Performance status is an important factor to consider in a patient with progressive metastatic castration-resistant prostate cancer (mCRPC). However, it’s also important to determine why performance status is poor, says Celestia S. Higano, MD, FACS. Poor performance status can be attributed to comorbidities or to cancer-related symptoms. In the latter case, a gratifying and fairly rapid response to chemotherapy can often be achieved, notes Higano.
At this point, the cumulative myelosuppressive effects of docetaxel and radium-223 are unknown, so they cannot be given together, comments Raoul Concepcion, MD, FACS. Higano agrees, noting that although radium-223 is not myelosuppressive by itself it can be when combined with chemotherapy, which requires dose adjustment. However, radium-223 can safely be given sequentially in a patient who becomes symptomatic after chemotherapy.
Returning to a previous case study of a patient progressing 8 to 12 months after chemotherapy, abiraterone plus prednisone would be a good option, suggests Joseph Renzulli, II, MD, FACS. Enzalutamide would not be an option because the patient has had seizures. Good palliative care services can be invaluable for pain management in this case, continues Renzulli. Cabazitaxel would also be a reasonable choice for this patient, if he did well with docetaxel, adds Petrylak. There are data showing that abiraterone and cabazitaxel can be given together safely at their full dosages.
There are several “right answers” in this case scenario, and the details of the patient’s situation will help to sort out the most appropriate choice, adds Chris Evans, MD, FACS. If the patient had difficulty with docetaxel-related toxicity, abiraterone would be a good choice, he agrees. There is an emerging agent, galeterone that will be evaluated in a phase III trial. Galeterone is a multitargeted oral steroid analogue that works by both androgen receptor modulation and CYP17 inhibition. It appears to be most effective in the patients who are AR-V7-positive, and will be tested in that setting.
After fully discussing the case scenario, the panelists conclude by providing their feedback on a variety of topics. Evans notes that guidelines are very useful for helping to steer treatment selection toward the right and wrong therapies; this can be the starting point to approach a particular patient. Guidelines and clinical trials continue to guide the treatment of each individual patient. However, sometimes the patient sitting in front of you doesn’t fit into a category for which there’s a guideline or trial, which requires the physician to exercise the art of medicine, emphasizes Higano.

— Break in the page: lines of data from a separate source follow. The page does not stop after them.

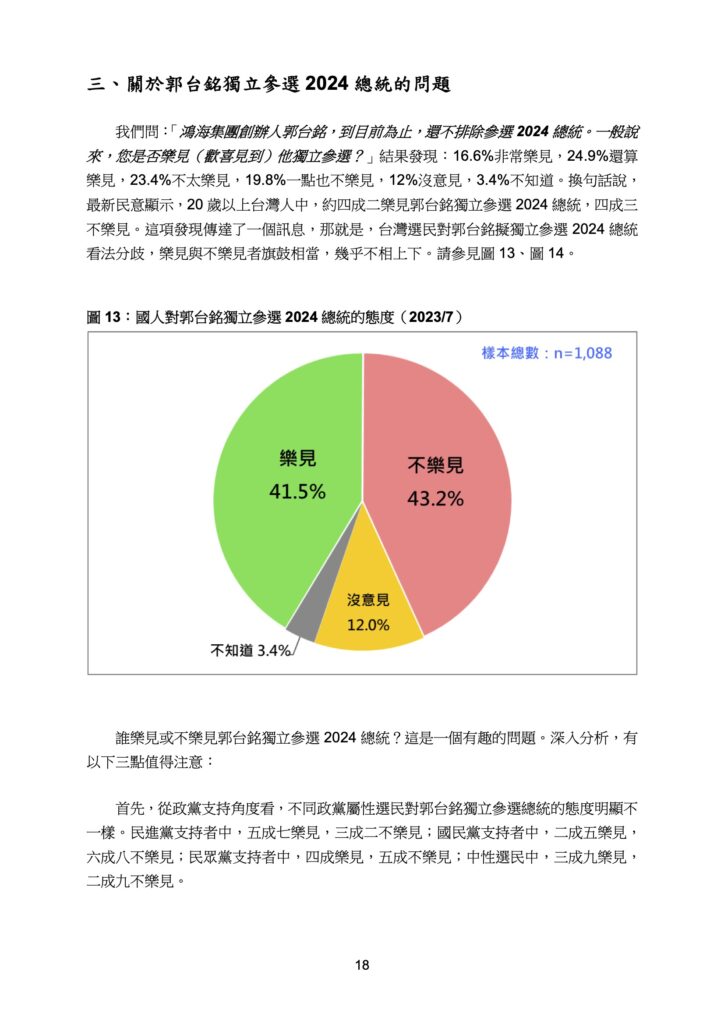 三、關於郭台銘獨立參選 2024 總統的問題

我們問：「鴻海集團創辦人郭台銘，到目前為止，還不排除參選 2024 總統。一般說來，您是否樂見（歡喜見到）他獨立參選？」結果發現：16.6%非常樂見，24.9%還算樂見，23.4%不太樂見，19.8%一點也不樂見，12%沒意見，3.4%不知道。換句話說，最新民意顯示，20 歲以上台灣人中，約四成二樂見郭台銘獨立參選 2024 總統，四成三不樂見。這項發現傳達了一個訊息，那就是，台灣選民對郭台銘擬獨立參選 2024 總統看法分歧，樂見與不樂見者旗鼓相當，幾乎不相上下。請參見圖 13、圖 14。

圖 13：國人對郭台銘獨立參選 2024 總統的態度（2023/7）

樣本總數：n=1,088

樂見
41.5%

不樂見
43.2%

沒意見
12.0%

不知道 3.4%

誰樂見或不樂見郭台銘獨立參選 2024 總統？這是一個有趣的問題。深入分析，有以下三點值得注意：

首先，從政黨支持角度看，不同政黨屬性選民對郭台銘獨立參選總統的態度明顯不一樣。民進黨支持者中，五成七樂見，三成二不樂見；國民黨支持者中，二成五樂見，六成八不樂見；民眾黨支持者中，四成樂見，五成不樂見；中性選民中，三成九樂見，二成九不樂見。

18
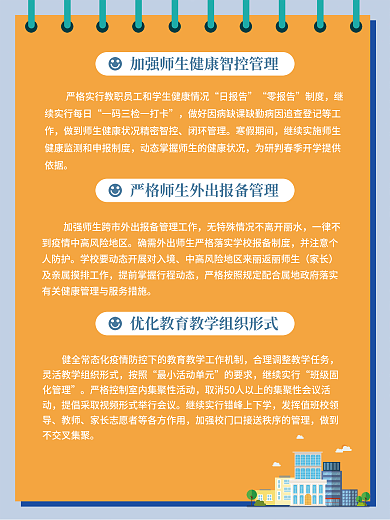 加强师生健康智控管理

严格实行教职员工和学生健康情况“日报告”“零报告”制度，继续实行每日“一码三检一打卡”，做好因病缺课缺勤病因追查登记等工作，做到师生健康状况精密智控、闭环管理。寒假期间，继续实施师生健康监测和申报制度，动态掌握师生的健康状况，为研判春季开学提供依据。

严格师生外出报备管理

加强师生跨市外出报备管理工作，无特殊情况不离开丽水，一律不到疫情中高风险地区。确需外出师生严格落实学校报备制度，并注意个人防护。学校要动态开展对入境、中高风险地区来丽返丽师生（家长）及亲属摸排工作，提前掌握行程动态，严格按照规定配合属地政府落实有关健康管理与服务措施。

优化教育教学组织形式

健全常态化疫情防控下的教育教学工作机制，合理调整教学任务，灵活教学组织形式，按照“最小活动单元”的要求，继续实行“班级固化管理”。严格控制室内集聚性活动，取消50人以上的集聚性会议活动，提倡采取视频形式举行会议。继续实行错峰上下学，发挥值班校领导、教师、家长志愿者等各方作用，加强校门口接送秩序的管理，做到不交叉集聚。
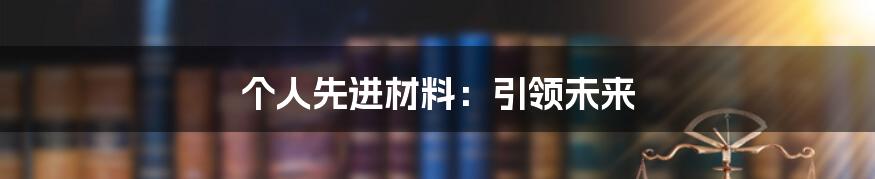 个人先进材料：引领未来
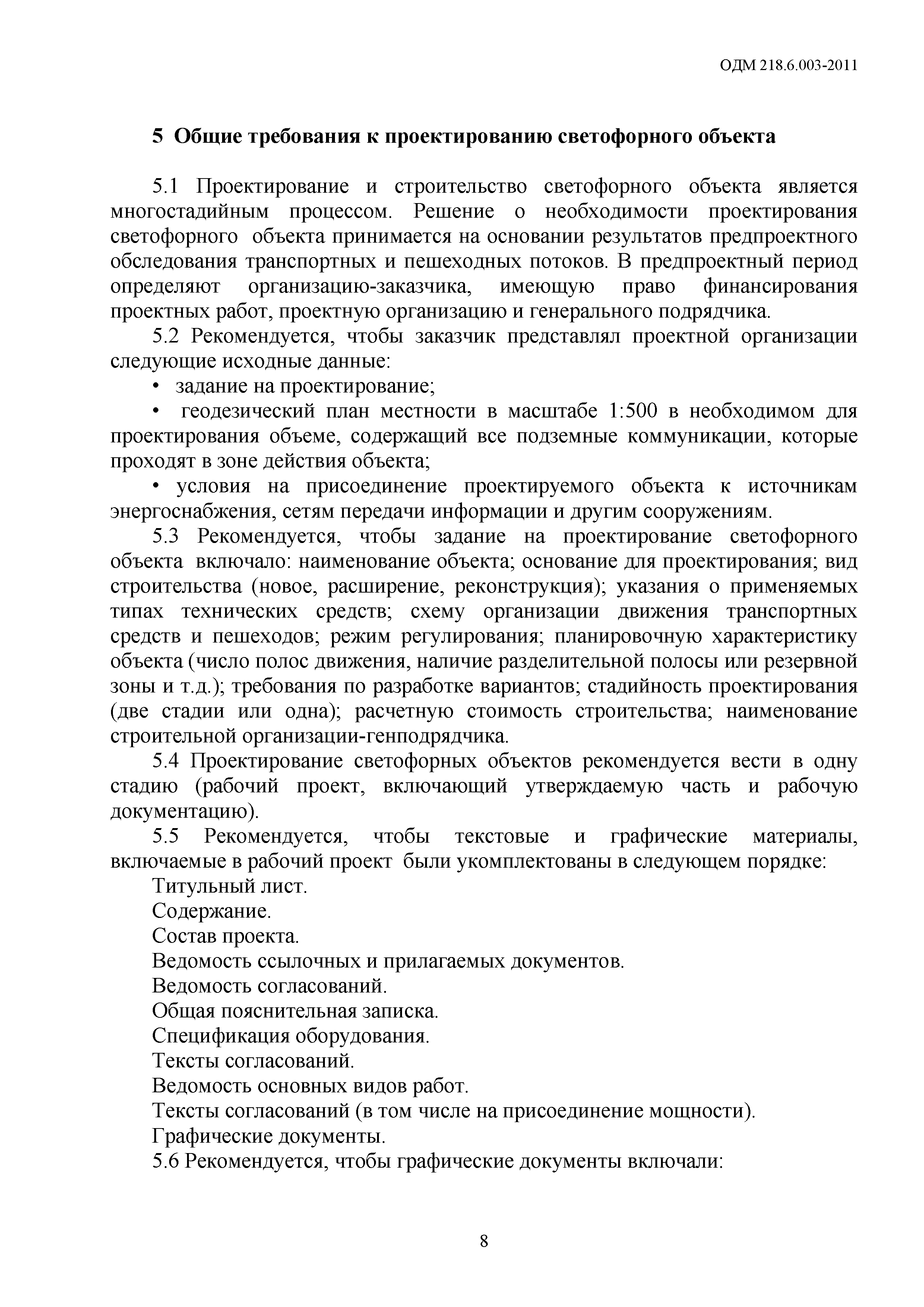 ОДМ 218.6.003-2011

5 Общие требования к проектированию светофорного объекта

5.1 Проектирование и строительство светофорного объекта является многостадийным процессом. Решение о необходимости проектирования светофорного объекта принимается на основании результатов предпроектного обследования транспортных и пешеходных потоков. В предпроектный период определяют организацию-заказчика, имеющую право финансирования проектных работ, проектную организацию и генерального подрядчика.

5.2 Рекомендуется, чтобы заказчик представлял проектной организации следующие исходные данные:

• задание на проектирование;

• геодезический план местности в масштабе 1:500 в необходимом для проектирования объеме, содержащий все подземные коммуникации, которые проходят в зоне действия объекта;

• условия на присоединение проектируемого объекта к источникам энергоснабжения, сетям передачи информации и другим сооружениям.

5.3 Рекомендуется, чтобы задание на проектирование светофорного объекта включало: наименование объекта; основание для проектирования; вид строительства (новое, расширение, реконструкция); указания о применяемых типах технических средств; схему организации движения транспортных средств и пешеходов; режим регулирования; планировочную характеристику объекта (число полос движения, наличие разделительной полосы или резервной зоны и т.д.); требования по разработке вариантов; стадийность проектирования (две стадии или одна); расчетную стоимость строительства; наименование строительной организации-генподрядчика.

5.4 Проектирование светофорных объектов рекомендуется вести в одну стадию (рабочий проект, включающий утверждаемую часть и рабочую документацию).

5.5 Рекомендуется, чтобы текстовые и графические материалы, включаемые в рабочий проект были укомплектованы в следующем порядке:

Титульный лист.

Содержание.

Состав проекта.

Ведомость ссылочных и прилагаемых документов.

Ведомость согласований.

Общая пояснительная записка.

Спецификация оборудования.

Тексты согласований.

Ведомость основных видов работ.

Тексты согласований (в том числе на присоединение мощности).

Графические документы.

5.6 Рекомендуется, чтобы графические документы включали:

8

Given the enormous amount of data and the different options that are available for patients as they move through their disease states, comments Renzulli, earlier definition of metastatic disease will benefit patients: earlier is better. There is a need to find molecular markers to aid in distinguishing patients, adds Petrylak. AR-V7 is a start, but other markers are necessary to determine whether a patient should go on early chemotherapy or isotopes, and to suggest the best ways to combine agents.